- Records for the task
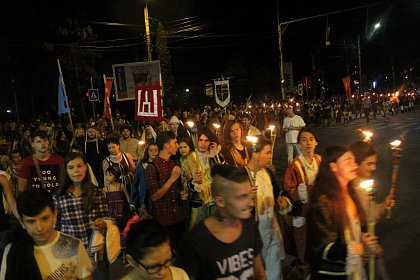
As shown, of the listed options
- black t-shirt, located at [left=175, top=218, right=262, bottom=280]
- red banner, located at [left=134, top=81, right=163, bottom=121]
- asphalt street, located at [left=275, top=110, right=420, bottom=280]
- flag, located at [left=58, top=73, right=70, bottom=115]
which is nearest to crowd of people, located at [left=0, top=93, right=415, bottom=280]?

- What is required
Pick out every line of the items above that contains the string "left" and reproduce each such line in full.

- Answer to the problem
- black t-shirt, located at [left=175, top=218, right=262, bottom=280]
- red banner, located at [left=134, top=81, right=163, bottom=121]
- asphalt street, located at [left=275, top=110, right=420, bottom=280]
- flag, located at [left=58, top=73, right=70, bottom=115]
which is nearest to crowd of people, located at [left=0, top=93, right=415, bottom=280]?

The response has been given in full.